Sadly, hundreds of cyclists are killed every year in auto collisions. Some fatalities are the fault of the cyclist however, most occur because the drivers of motor vehicles are not paying attention or ignore the rights of cyclists. Help make the streets safer for bicyclists by following the "rules of the road.”
Respect the rights of bicyclists
Every state in the U.S. has some version of the following as part of its traffic laws: “Bicycle riders on public roads have the same rights and responsibilities as motorists and are subject to the same rules and regulations.”

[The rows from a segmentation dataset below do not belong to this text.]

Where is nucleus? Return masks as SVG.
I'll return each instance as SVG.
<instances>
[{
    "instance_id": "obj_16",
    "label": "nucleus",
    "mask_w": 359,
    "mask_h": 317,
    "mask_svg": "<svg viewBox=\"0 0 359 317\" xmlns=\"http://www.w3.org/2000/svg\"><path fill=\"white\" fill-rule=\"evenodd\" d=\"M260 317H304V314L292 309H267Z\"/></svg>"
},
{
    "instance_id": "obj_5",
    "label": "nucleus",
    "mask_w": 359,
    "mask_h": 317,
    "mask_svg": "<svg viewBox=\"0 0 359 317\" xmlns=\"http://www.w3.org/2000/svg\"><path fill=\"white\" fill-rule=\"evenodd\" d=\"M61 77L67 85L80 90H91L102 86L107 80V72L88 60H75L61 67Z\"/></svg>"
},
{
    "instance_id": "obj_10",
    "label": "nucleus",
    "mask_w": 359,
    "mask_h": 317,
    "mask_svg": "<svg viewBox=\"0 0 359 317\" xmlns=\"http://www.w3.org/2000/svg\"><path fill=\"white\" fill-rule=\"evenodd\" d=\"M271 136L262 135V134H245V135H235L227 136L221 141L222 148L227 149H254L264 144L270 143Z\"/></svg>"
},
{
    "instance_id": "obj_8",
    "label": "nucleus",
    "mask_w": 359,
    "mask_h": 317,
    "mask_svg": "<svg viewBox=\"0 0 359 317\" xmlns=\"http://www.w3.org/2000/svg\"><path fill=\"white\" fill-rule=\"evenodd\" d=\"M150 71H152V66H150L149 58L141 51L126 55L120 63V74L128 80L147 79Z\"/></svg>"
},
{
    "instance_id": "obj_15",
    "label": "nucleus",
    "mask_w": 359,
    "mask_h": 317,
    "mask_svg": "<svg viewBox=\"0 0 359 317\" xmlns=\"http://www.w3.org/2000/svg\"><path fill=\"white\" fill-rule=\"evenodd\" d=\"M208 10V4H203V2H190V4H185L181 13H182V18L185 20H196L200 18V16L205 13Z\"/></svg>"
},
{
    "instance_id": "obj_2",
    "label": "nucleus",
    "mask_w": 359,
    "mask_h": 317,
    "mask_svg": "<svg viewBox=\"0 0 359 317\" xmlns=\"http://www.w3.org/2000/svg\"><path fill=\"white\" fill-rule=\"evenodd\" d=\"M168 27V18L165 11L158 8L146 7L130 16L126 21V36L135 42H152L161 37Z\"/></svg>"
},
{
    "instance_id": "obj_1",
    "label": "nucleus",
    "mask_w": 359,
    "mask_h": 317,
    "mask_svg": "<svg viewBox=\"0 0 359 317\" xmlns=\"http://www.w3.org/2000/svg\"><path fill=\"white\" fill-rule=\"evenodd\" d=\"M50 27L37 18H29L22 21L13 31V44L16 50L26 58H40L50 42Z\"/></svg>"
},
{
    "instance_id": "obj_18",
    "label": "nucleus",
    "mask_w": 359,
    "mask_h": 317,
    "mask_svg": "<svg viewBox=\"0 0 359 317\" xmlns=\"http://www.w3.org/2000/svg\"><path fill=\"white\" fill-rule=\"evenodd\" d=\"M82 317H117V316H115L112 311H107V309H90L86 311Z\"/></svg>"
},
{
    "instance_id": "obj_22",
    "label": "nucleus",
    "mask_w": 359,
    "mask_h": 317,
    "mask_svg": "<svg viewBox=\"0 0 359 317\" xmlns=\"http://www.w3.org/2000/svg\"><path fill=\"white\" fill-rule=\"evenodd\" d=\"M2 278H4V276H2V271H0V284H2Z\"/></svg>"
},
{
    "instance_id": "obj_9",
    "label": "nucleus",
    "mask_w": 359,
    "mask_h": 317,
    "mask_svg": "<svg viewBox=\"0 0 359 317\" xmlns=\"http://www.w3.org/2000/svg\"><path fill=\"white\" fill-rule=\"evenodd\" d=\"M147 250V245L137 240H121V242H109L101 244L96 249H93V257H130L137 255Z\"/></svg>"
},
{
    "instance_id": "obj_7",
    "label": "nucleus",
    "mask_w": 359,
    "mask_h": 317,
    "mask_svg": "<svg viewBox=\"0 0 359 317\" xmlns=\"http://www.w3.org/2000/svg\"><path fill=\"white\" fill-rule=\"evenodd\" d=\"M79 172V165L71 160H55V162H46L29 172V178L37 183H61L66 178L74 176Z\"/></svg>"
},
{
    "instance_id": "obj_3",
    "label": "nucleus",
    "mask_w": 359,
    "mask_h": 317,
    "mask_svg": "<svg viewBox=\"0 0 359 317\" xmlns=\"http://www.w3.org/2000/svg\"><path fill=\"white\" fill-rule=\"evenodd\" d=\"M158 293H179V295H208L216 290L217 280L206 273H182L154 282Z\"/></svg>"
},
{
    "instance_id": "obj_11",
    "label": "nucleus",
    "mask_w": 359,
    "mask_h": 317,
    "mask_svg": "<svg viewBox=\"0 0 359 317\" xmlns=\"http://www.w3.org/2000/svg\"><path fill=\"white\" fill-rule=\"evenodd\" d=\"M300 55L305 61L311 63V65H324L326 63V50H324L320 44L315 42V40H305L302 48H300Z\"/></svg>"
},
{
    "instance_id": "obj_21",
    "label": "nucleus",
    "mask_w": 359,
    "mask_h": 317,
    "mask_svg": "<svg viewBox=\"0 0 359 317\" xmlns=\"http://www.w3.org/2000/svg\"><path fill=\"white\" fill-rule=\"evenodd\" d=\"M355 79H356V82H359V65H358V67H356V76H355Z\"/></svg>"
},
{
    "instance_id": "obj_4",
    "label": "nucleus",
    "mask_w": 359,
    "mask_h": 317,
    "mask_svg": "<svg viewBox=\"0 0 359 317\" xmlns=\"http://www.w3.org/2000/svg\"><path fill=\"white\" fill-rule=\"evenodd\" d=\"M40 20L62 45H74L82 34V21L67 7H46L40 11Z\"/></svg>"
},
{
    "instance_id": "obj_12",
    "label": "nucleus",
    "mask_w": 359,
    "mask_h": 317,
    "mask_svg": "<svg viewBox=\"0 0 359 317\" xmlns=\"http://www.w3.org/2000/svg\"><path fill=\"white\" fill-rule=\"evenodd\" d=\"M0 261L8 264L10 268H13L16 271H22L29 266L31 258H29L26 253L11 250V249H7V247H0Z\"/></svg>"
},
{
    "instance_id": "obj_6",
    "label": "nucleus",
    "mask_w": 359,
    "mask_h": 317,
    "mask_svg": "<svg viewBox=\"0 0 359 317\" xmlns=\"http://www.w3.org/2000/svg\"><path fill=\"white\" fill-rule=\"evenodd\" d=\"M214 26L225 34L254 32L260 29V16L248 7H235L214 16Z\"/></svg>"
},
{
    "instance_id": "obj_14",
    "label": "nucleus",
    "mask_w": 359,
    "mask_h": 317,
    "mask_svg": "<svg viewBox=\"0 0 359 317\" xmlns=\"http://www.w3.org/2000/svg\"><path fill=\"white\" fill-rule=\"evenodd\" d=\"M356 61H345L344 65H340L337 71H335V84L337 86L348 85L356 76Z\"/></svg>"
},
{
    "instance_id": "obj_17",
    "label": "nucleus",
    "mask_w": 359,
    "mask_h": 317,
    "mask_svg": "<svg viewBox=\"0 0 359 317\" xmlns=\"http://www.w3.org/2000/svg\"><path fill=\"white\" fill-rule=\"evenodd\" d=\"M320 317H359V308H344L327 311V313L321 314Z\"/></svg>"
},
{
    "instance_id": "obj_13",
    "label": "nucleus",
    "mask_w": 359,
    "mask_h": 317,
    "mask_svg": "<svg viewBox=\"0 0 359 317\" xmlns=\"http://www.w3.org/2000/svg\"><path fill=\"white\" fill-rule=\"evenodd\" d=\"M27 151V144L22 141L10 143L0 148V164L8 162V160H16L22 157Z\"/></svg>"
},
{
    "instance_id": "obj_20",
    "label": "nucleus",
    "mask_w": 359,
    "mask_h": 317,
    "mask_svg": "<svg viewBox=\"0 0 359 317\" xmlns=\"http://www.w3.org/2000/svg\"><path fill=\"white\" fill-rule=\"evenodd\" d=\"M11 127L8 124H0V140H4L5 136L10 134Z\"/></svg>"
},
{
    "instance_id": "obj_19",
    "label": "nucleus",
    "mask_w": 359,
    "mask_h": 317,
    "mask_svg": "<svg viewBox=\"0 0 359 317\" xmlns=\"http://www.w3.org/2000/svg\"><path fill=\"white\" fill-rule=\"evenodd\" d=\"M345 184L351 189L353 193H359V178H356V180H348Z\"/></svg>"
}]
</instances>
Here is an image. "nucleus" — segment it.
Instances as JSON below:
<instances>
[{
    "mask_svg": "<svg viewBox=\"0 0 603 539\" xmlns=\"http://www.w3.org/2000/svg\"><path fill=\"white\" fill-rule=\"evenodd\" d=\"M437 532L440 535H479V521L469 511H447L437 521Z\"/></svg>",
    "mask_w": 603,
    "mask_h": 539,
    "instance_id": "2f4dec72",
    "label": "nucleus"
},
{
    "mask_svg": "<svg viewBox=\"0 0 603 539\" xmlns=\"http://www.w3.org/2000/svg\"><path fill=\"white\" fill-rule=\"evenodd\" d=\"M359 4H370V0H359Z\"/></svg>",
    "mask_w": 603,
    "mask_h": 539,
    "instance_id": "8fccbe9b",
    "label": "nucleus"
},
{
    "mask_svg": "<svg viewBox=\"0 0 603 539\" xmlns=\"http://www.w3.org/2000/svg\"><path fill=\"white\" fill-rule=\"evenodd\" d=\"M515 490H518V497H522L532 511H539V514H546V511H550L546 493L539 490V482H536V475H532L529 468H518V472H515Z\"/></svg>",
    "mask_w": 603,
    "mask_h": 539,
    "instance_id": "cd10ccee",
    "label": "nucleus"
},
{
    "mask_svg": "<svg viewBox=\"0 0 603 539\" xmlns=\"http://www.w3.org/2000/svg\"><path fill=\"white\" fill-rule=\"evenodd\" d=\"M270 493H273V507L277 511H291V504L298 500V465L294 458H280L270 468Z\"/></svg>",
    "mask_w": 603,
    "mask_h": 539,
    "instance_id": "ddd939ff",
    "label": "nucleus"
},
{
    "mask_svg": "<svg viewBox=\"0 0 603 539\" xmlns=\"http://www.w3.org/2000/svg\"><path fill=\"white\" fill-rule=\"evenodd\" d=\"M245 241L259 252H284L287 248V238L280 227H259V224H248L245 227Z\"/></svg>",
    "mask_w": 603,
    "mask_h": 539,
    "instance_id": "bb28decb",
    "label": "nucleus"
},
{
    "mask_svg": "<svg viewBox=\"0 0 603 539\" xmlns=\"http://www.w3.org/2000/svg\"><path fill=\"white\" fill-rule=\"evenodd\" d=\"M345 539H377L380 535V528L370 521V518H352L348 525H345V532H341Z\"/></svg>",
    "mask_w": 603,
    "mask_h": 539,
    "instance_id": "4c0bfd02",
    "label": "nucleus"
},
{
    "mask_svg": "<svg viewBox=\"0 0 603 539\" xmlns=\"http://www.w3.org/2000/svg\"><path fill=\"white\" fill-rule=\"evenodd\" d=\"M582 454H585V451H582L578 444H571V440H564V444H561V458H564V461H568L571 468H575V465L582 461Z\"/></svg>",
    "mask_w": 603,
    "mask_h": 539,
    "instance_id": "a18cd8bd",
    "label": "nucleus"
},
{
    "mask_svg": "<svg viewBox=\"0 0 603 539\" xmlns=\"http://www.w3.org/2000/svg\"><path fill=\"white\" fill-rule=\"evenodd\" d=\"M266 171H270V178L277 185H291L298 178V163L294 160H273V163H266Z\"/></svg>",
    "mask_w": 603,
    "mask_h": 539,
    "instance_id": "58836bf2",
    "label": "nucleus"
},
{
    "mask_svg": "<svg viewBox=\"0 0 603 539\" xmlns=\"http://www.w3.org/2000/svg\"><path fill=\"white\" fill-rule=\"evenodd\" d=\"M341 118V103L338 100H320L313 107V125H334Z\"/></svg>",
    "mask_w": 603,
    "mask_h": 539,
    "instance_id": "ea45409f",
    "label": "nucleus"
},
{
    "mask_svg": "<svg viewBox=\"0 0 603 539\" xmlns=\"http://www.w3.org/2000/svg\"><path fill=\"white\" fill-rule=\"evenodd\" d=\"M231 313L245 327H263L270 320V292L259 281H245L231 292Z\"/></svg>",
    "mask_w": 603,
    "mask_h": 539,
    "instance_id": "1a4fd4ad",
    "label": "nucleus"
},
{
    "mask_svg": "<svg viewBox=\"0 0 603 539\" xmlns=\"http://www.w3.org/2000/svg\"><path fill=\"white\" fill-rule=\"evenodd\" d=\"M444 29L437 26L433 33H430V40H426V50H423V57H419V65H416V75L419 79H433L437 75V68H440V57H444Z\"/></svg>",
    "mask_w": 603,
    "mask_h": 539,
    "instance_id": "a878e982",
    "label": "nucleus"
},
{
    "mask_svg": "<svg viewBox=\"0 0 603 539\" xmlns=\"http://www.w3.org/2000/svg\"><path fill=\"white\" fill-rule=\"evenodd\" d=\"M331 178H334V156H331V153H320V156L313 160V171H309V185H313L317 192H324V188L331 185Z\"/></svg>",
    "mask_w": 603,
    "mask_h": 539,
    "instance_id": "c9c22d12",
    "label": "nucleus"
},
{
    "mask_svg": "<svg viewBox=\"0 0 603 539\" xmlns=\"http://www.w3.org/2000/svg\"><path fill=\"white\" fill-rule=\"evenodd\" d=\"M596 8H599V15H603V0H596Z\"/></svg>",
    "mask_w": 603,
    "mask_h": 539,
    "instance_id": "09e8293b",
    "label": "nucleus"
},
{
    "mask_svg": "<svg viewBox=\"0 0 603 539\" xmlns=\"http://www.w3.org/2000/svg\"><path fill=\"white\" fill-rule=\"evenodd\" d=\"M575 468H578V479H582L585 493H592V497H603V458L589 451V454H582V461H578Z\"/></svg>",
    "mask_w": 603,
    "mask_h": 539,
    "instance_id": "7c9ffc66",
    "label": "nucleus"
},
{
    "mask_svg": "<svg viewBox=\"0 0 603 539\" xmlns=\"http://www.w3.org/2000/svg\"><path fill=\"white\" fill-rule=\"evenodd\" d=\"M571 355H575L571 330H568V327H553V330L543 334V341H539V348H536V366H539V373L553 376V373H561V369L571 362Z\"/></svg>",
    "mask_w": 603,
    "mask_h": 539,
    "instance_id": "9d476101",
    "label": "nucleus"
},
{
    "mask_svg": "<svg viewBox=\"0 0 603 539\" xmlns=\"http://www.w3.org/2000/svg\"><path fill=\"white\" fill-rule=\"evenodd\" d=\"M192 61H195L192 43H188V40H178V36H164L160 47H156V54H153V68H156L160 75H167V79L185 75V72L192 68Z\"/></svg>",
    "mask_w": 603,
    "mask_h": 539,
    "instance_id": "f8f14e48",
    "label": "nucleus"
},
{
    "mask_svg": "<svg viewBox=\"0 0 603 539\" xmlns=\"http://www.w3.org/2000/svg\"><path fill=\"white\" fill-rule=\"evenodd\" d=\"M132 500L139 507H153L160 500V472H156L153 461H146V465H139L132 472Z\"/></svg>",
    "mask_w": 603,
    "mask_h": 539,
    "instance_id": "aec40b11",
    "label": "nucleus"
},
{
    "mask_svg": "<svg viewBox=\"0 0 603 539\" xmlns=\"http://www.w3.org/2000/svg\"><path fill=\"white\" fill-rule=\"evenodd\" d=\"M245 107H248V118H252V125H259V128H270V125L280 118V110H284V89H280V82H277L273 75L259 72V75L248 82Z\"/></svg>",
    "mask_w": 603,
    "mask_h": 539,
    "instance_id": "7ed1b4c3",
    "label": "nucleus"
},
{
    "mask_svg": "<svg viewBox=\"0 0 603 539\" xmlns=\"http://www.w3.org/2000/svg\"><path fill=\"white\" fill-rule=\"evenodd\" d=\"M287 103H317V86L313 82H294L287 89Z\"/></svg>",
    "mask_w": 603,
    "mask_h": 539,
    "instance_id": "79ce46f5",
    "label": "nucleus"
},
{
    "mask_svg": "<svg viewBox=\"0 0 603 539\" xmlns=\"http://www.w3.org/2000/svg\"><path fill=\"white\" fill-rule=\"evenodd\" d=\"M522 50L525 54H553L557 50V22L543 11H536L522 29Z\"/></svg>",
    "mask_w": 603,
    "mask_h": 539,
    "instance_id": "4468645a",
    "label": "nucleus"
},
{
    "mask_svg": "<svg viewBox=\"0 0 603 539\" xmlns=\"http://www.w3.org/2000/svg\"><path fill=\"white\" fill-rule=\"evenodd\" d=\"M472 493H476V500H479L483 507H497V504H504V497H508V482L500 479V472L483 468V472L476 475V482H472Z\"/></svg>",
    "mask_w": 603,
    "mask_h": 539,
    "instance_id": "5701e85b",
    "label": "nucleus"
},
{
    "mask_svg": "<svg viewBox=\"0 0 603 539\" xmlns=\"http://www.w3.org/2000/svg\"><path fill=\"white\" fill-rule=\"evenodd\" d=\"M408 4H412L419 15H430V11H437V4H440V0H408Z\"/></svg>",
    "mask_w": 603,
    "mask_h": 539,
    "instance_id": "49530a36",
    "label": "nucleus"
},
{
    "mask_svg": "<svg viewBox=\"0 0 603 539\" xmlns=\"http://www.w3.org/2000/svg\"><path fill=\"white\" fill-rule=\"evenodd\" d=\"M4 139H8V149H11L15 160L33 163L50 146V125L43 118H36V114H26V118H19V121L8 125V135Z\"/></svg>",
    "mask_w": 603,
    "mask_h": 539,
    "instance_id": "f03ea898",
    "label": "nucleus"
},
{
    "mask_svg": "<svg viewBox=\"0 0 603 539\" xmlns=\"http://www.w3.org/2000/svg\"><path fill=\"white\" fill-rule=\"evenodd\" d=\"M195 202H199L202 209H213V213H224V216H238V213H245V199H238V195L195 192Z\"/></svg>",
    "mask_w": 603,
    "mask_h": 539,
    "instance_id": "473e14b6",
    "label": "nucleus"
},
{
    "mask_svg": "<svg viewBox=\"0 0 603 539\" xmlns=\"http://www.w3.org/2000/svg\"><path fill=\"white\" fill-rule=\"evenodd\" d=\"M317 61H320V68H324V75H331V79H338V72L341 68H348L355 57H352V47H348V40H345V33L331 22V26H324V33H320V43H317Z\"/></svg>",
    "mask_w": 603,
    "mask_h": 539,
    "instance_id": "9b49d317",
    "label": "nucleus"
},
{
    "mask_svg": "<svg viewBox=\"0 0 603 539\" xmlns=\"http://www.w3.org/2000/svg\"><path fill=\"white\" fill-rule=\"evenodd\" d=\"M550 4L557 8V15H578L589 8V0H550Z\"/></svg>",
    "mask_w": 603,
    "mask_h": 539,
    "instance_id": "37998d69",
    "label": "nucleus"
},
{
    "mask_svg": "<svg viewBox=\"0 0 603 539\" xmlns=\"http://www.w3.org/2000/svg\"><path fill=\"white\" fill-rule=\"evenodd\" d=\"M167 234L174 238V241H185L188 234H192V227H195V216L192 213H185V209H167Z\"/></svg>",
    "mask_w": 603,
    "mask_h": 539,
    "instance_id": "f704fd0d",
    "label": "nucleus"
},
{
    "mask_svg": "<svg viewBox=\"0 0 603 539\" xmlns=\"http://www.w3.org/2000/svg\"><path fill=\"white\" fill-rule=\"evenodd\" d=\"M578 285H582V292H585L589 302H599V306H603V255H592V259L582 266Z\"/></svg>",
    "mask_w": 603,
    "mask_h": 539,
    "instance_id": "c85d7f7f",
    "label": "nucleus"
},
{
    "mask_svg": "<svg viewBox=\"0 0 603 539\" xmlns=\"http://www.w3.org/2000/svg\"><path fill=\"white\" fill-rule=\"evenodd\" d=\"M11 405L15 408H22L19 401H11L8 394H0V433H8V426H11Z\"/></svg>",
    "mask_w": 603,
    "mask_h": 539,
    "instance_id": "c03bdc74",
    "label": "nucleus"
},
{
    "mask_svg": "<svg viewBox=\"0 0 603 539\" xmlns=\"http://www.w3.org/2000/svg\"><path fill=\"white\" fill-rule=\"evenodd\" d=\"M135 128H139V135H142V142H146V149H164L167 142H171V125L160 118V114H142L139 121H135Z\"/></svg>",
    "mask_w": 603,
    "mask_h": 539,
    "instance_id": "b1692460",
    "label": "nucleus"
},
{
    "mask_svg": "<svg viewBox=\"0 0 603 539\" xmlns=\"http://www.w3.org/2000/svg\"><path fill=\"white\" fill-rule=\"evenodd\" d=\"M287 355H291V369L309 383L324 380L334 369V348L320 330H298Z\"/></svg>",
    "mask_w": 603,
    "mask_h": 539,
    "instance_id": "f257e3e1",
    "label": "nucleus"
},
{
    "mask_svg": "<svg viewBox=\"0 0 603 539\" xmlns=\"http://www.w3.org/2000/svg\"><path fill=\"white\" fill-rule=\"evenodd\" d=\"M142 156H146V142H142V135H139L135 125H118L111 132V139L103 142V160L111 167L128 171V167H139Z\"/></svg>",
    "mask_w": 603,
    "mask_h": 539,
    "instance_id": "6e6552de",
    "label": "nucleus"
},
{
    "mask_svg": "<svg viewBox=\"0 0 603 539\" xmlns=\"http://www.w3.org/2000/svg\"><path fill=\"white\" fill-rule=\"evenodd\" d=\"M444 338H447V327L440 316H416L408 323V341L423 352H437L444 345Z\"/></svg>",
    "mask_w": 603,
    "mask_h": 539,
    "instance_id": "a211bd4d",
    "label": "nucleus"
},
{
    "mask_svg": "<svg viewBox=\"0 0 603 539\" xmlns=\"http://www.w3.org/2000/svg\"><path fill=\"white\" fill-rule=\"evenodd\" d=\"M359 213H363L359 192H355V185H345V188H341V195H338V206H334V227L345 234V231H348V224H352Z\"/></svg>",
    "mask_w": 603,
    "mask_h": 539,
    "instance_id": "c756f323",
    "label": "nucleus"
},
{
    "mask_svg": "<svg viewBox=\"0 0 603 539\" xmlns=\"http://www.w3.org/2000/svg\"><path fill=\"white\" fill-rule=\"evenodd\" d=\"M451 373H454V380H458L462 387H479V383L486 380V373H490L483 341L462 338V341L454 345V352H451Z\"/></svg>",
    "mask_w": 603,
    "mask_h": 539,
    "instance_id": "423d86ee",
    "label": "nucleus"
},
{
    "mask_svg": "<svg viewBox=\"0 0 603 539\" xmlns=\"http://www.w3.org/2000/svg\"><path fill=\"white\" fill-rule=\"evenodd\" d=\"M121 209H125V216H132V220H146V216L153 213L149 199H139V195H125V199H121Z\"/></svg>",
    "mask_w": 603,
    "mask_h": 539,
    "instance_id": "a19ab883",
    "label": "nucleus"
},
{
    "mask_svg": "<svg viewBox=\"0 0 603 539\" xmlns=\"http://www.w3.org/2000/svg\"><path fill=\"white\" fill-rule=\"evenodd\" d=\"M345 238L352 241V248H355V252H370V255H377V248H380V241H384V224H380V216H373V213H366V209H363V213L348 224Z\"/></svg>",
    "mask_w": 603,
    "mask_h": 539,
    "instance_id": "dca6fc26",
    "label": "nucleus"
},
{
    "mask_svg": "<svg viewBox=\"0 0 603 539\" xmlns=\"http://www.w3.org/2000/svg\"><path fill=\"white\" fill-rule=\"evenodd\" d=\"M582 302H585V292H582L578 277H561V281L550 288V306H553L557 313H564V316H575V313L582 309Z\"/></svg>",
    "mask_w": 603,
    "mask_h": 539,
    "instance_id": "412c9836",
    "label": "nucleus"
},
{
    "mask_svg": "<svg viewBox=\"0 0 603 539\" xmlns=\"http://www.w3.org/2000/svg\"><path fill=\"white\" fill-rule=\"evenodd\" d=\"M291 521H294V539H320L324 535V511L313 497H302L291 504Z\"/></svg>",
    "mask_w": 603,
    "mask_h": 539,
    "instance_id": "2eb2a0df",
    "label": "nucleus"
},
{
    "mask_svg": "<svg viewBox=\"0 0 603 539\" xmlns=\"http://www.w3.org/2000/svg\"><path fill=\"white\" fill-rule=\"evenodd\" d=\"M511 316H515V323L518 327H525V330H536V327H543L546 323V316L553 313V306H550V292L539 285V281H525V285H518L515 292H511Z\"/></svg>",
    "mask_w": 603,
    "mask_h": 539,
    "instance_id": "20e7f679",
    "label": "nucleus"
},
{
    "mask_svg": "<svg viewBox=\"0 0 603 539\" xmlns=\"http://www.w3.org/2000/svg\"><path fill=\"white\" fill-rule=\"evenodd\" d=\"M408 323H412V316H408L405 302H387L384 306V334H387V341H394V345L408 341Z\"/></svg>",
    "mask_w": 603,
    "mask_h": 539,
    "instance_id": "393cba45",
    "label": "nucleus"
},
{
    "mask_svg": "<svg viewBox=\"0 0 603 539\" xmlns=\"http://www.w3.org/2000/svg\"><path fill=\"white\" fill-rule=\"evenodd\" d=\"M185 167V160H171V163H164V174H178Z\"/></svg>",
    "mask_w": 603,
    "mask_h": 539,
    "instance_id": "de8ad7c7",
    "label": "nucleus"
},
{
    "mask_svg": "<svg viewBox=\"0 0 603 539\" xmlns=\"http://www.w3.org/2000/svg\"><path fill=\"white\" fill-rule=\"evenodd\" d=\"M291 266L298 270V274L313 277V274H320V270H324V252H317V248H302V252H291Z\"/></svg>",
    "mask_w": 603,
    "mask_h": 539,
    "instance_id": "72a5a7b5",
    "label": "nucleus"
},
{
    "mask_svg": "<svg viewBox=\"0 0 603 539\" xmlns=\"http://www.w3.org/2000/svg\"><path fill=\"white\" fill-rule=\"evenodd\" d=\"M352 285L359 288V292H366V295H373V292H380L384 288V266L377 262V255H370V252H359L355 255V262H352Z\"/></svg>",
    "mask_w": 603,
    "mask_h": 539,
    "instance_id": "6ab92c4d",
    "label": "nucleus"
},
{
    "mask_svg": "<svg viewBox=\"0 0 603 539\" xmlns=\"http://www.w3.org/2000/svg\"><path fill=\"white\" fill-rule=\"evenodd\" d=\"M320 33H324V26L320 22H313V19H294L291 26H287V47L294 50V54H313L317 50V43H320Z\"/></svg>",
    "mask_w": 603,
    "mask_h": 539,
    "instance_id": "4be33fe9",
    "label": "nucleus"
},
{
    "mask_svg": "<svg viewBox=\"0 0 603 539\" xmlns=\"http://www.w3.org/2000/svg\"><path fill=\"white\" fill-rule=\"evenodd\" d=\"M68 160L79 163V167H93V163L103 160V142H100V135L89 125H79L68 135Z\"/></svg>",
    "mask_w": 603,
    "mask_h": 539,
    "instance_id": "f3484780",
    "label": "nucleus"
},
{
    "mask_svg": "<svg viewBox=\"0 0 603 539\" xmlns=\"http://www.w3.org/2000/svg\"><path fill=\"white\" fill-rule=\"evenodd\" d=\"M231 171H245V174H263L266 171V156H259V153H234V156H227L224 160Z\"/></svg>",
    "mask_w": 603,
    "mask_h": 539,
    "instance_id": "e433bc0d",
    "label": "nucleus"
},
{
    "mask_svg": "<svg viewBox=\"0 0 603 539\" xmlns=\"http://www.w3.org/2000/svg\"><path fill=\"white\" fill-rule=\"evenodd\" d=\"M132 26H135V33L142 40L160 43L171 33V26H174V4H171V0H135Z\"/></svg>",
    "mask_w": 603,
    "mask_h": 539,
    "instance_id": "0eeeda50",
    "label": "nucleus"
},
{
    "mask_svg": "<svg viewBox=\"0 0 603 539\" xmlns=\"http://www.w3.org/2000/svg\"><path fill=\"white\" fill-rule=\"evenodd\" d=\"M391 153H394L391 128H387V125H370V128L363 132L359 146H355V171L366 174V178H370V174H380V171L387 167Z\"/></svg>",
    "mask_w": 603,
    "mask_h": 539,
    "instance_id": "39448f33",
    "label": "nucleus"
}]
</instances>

Put yourself in the biker’s position
Modern bikes weigh an average of around 20 lbs. and offer zero protection in a collision. Cars and light trucks typically weigh one or two tons, or more, and have multiple safety features built into them.
Practice “bike safety” driving
· Stay alert for the presence of cyclists, especially at night
· Give cyclists at least three feet of clearance (many states require this)
· Don’t accelerate when passing cyclists; slow and steady is the correct approach
· Always check your mirrors and blind spots for the presence of cyclists
· Signal your intentions before changing lanes or making a turn
· Don’t honk your horn at cyclists unless it is necessary to avoid a collision
Leading Causes of Car/Bike Collisions
Collisions between motorists and bicycles can happen due to many reasons:
Some collisions occur when a driver opens their door so suddenly that the cyclist has no time to react. It can also happen when an unseen biker suddenly pulls in front of a moving vehicle.
Traffic lights can cause collisions in several different ways. A cyclist stopping next to a vehicle may end up in the driver’s blind spot. Large trucks can hide the presence of a cyclist from other motorists. Cyclists may try to pull out ahead of traffic when the light turns green.
Cyclists fear rear end collisions more than any other because they usually have no way of seeing or anticipating the collision, which can happen while the cyclist is moving or stopped.
All of us have a responsibility to ride/drive safely to avoid fatal collisions. For bikers, it means adhering to their rules of the road. For motorists, it always means respecting the rights of cyclists and staying alert.